— TASK GOAL —
Edit the records below by changing "carved stone molding" to "stone cornice", keeping every other line the same and omitting the pictures.

-- START DATASET ENTRIES --

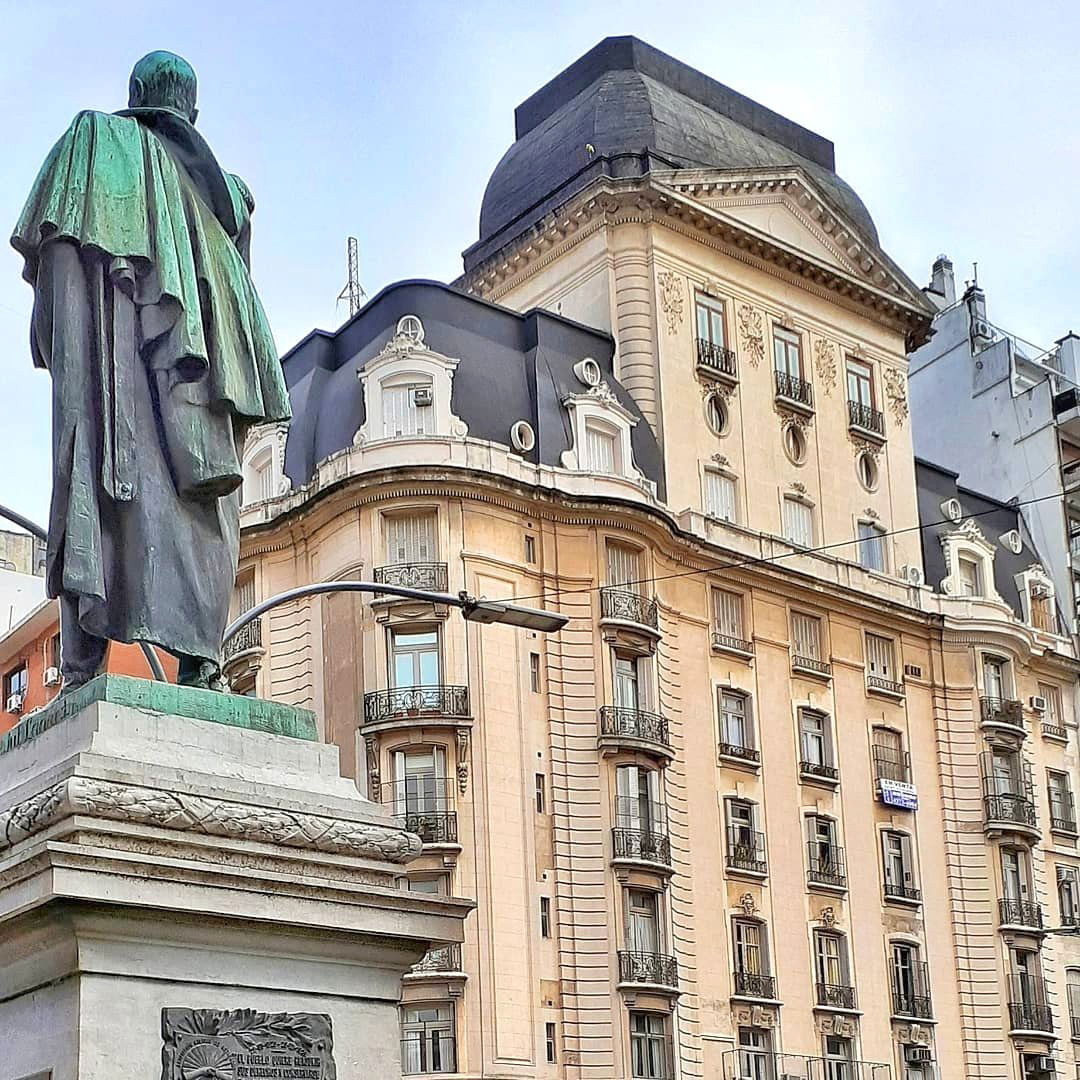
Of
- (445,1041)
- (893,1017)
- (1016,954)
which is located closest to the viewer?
(445,1041)

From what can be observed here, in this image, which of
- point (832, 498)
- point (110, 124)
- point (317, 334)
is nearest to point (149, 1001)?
point (110, 124)

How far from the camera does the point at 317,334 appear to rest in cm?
5450

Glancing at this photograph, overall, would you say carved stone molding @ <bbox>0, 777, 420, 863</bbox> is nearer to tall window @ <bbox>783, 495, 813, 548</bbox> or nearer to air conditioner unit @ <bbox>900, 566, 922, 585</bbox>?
tall window @ <bbox>783, 495, 813, 548</bbox>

-- END DATASET ENTRIES --

— ANSWER TO THE TASK —
Of
- (445,1041)
- (893,1017)
- (1016,954)
which is located closest to the viewer?
(445,1041)

From what can be observed here, in this image, which of
- point (832, 498)
- point (110, 124)
- point (317, 334)
is nearest to point (149, 1001)?
point (110, 124)

How far from the camera does the point at 317,334 appear to rest in cm?
5450

Glancing at this photograph, overall, would you say stone cornice @ <bbox>0, 777, 420, 863</bbox> is nearer to tall window @ <bbox>783, 495, 813, 548</bbox> or nearer to air conditioner unit @ <bbox>900, 566, 922, 585</bbox>?
tall window @ <bbox>783, 495, 813, 548</bbox>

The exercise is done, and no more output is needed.